Fidel’in dünya halkları için böylesi bir anlam ifade etmesi tesadüf değildir. Küçücük ada ülkesi Küba’yı hem ABD emperyalizminin baş belası haline getirip, hem de imkanlarının izin verdiği ölçüde yardıma ihtiyacı olan tüm halklara yardım eden bir ülke haline getirenlerin başındaki isimdir.

Ta Moncada baskınından sonra ilan ettiği işsizlik, sağlık, eğitim sorunlarını Küba Devrimi’nin ardından hızlı bir şekilde çözen, ülkesini dünyanın en mutlu insanlarının yaşadığı yere dönüştürebilen devrimcidir.

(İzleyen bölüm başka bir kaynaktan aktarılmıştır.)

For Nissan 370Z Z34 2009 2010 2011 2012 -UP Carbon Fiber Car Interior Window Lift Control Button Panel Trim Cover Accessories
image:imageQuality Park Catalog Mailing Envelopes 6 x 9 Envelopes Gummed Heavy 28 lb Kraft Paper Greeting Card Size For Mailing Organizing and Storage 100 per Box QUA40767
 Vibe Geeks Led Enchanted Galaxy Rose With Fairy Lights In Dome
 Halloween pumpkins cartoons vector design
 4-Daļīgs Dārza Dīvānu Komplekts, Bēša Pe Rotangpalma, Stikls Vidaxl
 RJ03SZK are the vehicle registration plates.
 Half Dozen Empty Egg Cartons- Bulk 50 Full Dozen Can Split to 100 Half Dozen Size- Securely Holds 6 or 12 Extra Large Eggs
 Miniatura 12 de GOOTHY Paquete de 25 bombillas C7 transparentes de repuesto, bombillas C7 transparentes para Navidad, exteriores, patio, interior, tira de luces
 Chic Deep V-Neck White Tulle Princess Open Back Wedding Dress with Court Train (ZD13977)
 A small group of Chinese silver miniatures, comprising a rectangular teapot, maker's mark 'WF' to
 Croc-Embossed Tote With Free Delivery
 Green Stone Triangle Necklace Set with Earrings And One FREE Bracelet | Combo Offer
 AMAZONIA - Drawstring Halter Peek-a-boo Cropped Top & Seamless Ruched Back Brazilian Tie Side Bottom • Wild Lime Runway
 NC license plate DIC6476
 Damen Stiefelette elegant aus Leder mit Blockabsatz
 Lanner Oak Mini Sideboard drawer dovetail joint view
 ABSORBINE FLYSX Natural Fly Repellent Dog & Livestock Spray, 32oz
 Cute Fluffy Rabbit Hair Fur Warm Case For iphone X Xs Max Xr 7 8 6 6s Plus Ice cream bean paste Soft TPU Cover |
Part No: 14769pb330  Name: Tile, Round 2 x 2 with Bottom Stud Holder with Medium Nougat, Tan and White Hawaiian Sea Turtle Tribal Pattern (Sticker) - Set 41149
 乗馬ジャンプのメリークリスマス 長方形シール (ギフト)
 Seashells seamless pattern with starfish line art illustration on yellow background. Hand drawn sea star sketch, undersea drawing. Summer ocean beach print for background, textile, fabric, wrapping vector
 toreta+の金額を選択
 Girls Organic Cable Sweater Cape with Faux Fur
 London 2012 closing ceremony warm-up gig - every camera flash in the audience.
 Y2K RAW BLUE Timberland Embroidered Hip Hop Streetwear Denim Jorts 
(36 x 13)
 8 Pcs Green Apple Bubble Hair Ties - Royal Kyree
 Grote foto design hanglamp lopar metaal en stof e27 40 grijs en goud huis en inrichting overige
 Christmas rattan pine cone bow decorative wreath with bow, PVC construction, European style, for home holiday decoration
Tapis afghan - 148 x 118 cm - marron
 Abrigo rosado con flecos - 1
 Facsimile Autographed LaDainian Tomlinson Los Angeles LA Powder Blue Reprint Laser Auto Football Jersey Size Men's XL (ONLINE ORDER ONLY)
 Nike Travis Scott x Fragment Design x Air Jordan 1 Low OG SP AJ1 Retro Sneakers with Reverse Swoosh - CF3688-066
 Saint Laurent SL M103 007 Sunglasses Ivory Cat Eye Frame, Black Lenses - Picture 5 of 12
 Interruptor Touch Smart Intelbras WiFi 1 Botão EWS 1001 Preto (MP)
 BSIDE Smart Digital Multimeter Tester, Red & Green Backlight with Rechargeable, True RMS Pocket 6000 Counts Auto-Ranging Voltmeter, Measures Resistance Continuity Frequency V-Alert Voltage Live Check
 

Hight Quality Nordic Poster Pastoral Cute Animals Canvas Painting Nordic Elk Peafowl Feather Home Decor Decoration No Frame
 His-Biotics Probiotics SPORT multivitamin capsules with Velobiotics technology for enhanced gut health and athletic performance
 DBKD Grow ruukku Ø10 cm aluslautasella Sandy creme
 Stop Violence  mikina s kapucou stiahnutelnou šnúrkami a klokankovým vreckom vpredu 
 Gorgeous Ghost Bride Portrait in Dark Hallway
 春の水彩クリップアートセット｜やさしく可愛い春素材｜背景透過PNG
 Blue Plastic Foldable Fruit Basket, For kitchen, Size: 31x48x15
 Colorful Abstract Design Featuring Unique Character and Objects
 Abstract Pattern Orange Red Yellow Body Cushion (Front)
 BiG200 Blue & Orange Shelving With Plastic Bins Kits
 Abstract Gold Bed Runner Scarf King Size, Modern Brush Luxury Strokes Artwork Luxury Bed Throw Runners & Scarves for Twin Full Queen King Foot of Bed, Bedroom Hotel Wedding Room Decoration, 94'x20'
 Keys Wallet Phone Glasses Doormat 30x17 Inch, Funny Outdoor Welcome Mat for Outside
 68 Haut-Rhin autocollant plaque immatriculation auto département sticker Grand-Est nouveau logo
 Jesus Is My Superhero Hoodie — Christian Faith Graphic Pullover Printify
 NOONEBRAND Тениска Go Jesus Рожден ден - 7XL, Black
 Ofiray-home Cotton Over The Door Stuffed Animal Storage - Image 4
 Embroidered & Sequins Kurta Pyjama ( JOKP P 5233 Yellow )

Sosyalist Küba’nın en önemli kurucu kadrolarındandır. ABD’nin genelevi diye bilinen, şeker kamışından başka doğru dürüst ekonomik kaynağı olmayan bir sömürge ülkeyi, eğitim düzeyi en yüksek, sağlıktaki başarıları dünyanın gelişmiş ülkelerinden çok ileride olan bir ülkeye dönüştürebilmiştir. Üstelik bunu ABD önderliğindeki tüm emperyalist-kapitalist kampın ambargosuna rağmen yapabilmiştir.

Ve tüm bunlara eklenebilecek daha pek çok şeydir Fidel…

Sosyalizme geçiş çağının kararlı, inatçı, özverili ve yaratıcı devrimcilerindendir. Abartılı olan tek şeyi emperyalist ülkelerin temsilcilerini oldukça sıkan uzun konuşmalarıdır herhalde.

CIA’nın 1000’den fazla defa öldürmeyi denediği ama başaramadığı, buna rağmen Küba sokaklarına etrafında koruma ordusu olmadan çıkıp dolaşabilen, halkıyla organik bir ilişki kurmayı beceren büyük bir liderdir.

Fidel bizlere büyük bir mirası ve görevi bırakmıştır. Küba, Sovyetler Birliği yıkıldığından beri dünya emekçilerine sosyalizmin gerçek ve zorunlu olduğunu öğretmektedir. Emperyalistler Küba’nın teslim alınmasının artık daha kolay olacağını zannetmekte, buna göre hazırlık yapmaktadır. Fidel bize Küba’yla dayanışma görevini bırakmıştır, en büyük dayanışmanın kendi devrimimizi gerçekleştirmek olacağını fısıldayarak.